Give the material once more, word for word, without any images.
>> BEGIN
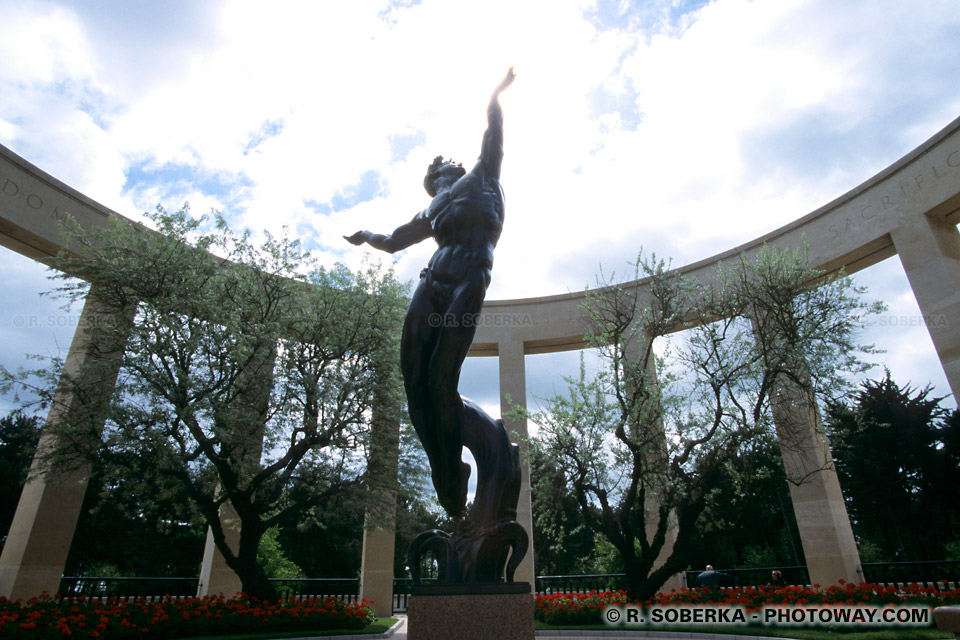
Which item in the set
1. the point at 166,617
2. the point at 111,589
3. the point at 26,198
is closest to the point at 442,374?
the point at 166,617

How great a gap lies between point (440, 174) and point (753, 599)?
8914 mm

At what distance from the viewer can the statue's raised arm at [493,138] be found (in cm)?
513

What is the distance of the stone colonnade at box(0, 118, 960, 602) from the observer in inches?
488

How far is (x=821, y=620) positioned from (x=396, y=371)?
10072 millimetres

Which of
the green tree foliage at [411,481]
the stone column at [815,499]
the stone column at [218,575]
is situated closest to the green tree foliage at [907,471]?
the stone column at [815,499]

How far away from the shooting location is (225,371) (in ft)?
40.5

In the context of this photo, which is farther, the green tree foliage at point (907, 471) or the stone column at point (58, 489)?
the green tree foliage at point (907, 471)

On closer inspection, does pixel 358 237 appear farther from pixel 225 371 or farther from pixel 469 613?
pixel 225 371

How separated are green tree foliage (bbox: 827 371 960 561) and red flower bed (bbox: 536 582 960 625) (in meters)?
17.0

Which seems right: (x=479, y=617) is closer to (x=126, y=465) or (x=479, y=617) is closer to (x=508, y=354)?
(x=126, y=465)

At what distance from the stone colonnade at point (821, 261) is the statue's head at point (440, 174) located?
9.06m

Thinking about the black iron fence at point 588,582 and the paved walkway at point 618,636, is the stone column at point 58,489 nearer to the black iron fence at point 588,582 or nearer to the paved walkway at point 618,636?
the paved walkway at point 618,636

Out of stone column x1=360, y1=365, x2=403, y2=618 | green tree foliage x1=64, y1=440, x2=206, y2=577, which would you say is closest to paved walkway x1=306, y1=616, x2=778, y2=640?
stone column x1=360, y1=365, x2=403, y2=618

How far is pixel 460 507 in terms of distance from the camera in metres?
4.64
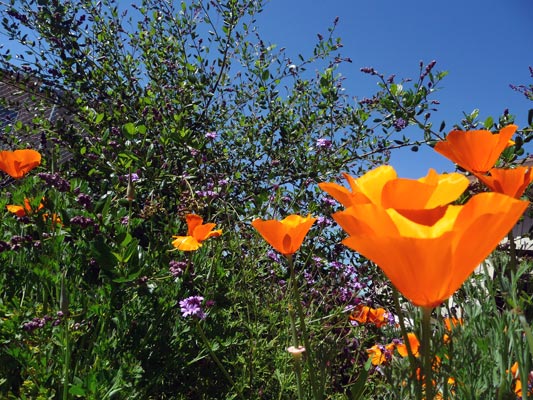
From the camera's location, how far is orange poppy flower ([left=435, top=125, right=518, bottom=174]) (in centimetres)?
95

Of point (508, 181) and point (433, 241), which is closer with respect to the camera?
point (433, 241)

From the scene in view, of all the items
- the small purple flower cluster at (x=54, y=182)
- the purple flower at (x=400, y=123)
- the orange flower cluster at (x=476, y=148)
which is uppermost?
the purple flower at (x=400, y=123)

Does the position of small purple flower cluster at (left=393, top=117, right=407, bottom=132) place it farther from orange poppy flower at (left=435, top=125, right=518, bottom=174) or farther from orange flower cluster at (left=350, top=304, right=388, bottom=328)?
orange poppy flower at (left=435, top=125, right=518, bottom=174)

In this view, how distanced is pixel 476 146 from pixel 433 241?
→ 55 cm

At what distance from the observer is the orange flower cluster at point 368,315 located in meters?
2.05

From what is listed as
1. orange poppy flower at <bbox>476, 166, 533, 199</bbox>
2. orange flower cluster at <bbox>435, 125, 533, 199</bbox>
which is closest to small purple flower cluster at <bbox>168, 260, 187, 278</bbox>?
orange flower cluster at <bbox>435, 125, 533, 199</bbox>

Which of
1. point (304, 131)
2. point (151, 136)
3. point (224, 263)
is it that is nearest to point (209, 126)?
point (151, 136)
>> END
**Full response**
Which item in the set
1. the point at 166,617
2. the point at 111,589
3. the point at 26,198
is closest to the point at 442,374?
the point at 166,617

How great a gap lies between point (440, 174) and point (753, 599)?
8914 mm

At what distance from the viewer can the statue's raised arm at [493,138] be found (in cm)?
513

What is the distance of the stone colonnade at box(0, 118, 960, 602) from the observer in inches?
488

How far is (x=821, y=620) positioned from (x=396, y=371)?
10072 millimetres

Which of
the green tree foliage at [411,481]
the stone column at [815,499]
the stone column at [218,575]
is situated closest to the green tree foliage at [907,471]?
the stone column at [815,499]

How far away from the shooting location is (225,371) (in ft)?
40.5

In the context of this photo, which is farther, the green tree foliage at point (907, 471) or the stone column at point (58, 489)?
the green tree foliage at point (907, 471)

On closer inspection, does pixel 358 237 appear farther from pixel 225 371 or farther from pixel 469 613?
pixel 225 371

How separated are green tree foliage (bbox: 827 371 960 561) and red flower bed (bbox: 536 582 960 625) (in meters)?
17.0

Which seems right: (x=479, y=617) is closer to (x=126, y=465) or (x=479, y=617) is closer to (x=508, y=354)?
(x=126, y=465)

At what distance from the stone colonnade at point (821, 261) is the statue's head at point (440, 174) located?
9.06m

Thinking about the black iron fence at point 588,582 and the paved walkway at point 618,636, is the stone column at point 58,489 nearer to the black iron fence at point 588,582 or nearer to the paved walkway at point 618,636?
the paved walkway at point 618,636

Out of stone column x1=360, y1=365, x2=403, y2=618 | green tree foliage x1=64, y1=440, x2=206, y2=577, which would you say is closest to paved walkway x1=306, y1=616, x2=778, y2=640?
stone column x1=360, y1=365, x2=403, y2=618

How far is pixel 460 507 in terms of distance from the camera in metres?
4.64
From the camera's location, how far is orange poppy flower ([left=435, top=125, right=518, bottom=174]) (in centimetres)?
95

Of point (508, 181) and point (433, 241), which is closer with respect to the camera?
point (433, 241)

From the scene in view, of all the items
- the small purple flower cluster at (x=54, y=182)
- the purple flower at (x=400, y=123)
- the orange flower cluster at (x=476, y=148)
which is uppermost?
the purple flower at (x=400, y=123)

Does the position of small purple flower cluster at (left=393, top=117, right=407, bottom=132) place it farther from orange poppy flower at (left=435, top=125, right=518, bottom=174) or farther from orange flower cluster at (left=350, top=304, right=388, bottom=328)?
orange poppy flower at (left=435, top=125, right=518, bottom=174)

In this view, how distanced is pixel 476 146 from pixel 433 241?
→ 55 cm

At what distance from the observer is the orange flower cluster at point 368,315 located in meters?
2.05

From what is listed as
1. orange poppy flower at <bbox>476, 166, 533, 199</bbox>
2. orange flower cluster at <bbox>435, 125, 533, 199</bbox>
which is closest to small purple flower cluster at <bbox>168, 260, 187, 278</bbox>?
orange flower cluster at <bbox>435, 125, 533, 199</bbox>

Which of
1. point (304, 131)
2. point (151, 136)
3. point (224, 263)
is it that is nearest to point (209, 126)?
point (151, 136)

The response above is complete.